** Page extract follows **

Scaffolds are a core concept in medicinal chemistry and they can be the focus of multiple independent development efforts, over an extended period. Thus, scaffold associated properties can vary over time, possibly showing consistently increasing or decreasing trends. We posit that such trends characterize the attention that the community pays to a scaffold.

This application allows you to query ChEMBL for a scaffold (represented as a SMILES) and visualize properties of the compounds containing the scaffold over time. This functionality is analogous to Google Trends.

Currently the properties considered are

  • Unique compound counts
  • Tested assay count
  • Z-scored bioactivity
  • Solubility (log S at pH = 7.4), computed using StarDrop
  • Fsp3 (fraction of sp3 carbons, a measure of 3D-ness)
  • Chemical beauty, a measure of drug-likeness described in Bickerton et al, (Nat. Chem. Biol., 2012, 4(2), 90-98).
  • Synthetic accessibility, based on the RDKit implementation of the method by Ertl & Schuffenhauer (J. Cheminf., 2009, 1:8)

As you might expect, very small or commonly occurring scaffolds can result in long query times. We currently employ some simple heuristics to avoid querying for such cases.

For feedback and issues, please contact guhar@nih.gov

How can I cite this application?

If you find this application useful, consider citing

Zdrazil, B. and Guha, R., J. Med. Chem., 2007, ASAP. DOI: 10.1021/acs.jmedchem.7b00954

Frequently Asked Questions

What version of ChEMBL are you using?
We currently use ChEMBL v23
What is the application written in?
We use the Play framework, with a PostgreSQL backend, and RDKit to support cheminformatics operations. Plotting is enabled using HighCharts
Where can I get the sources for this application?

** End of Page extract **
** Data section follows **

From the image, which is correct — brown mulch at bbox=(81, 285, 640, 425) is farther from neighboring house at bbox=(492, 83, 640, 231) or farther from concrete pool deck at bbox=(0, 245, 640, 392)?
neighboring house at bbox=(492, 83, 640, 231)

** End of Data section **

- **Problem requirements**
Return the complete scaffold trends page word for word, from its first line to its last.

- **Task response**
Scaffolds are a core concept in medicinal chemistry and they can be the focus of multiple independent development efforts, over an extended period. Thus, scaffold associated properties can vary over time, possibly showing consistently increasing or decreasing trends. We posit that such trends characterize the attention that the community pays to a scaffold.

This application allows you to query ChEMBL for a scaffold (represented as a SMILES) and visualize properties of the compounds containing the scaffold over time. This functionality is analogous to Google Trends.

Currently the properties considered are

  • Unique compound counts
  • Tested assay count
  • Z-scored bioactivity
  • Solubility (log S at pH = 7.4), computed using StarDrop
  • Fsp3 (fraction of sp3 carbons, a measure of 3D-ness)
  • Chemical beauty, a measure of drug-likeness described in Bickerton et al, (Nat. Chem. Biol., 2012, 4(2), 90-98).
  • Synthetic accessibility, based on the RDKit implementation of the method by Ertl & Schuffenhauer (J. Cheminf., 2009, 1:8)

As you might expect, very small or commonly occurring scaffolds can result in long query times. We currently employ some simple heuristics to avoid querying for such cases.

For feedback and issues, please contact guhar@nih.gov

How can I cite this application?

If you find this application useful, consider citing

Zdrazil, B. and Guha, R., J. Med. Chem., 2007, ASAP. DOI: 10.1021/acs.jmedchem.7b00954

Frequently Asked Questions

What version of ChEMBL are you using?
We currently use ChEMBL v23
What is the application written in?
We use the Play framework, with a PostgreSQL backend, and RDKit to support cheminformatics operations. Plotting is enabled using HighCharts
Where can I get the sources for this application?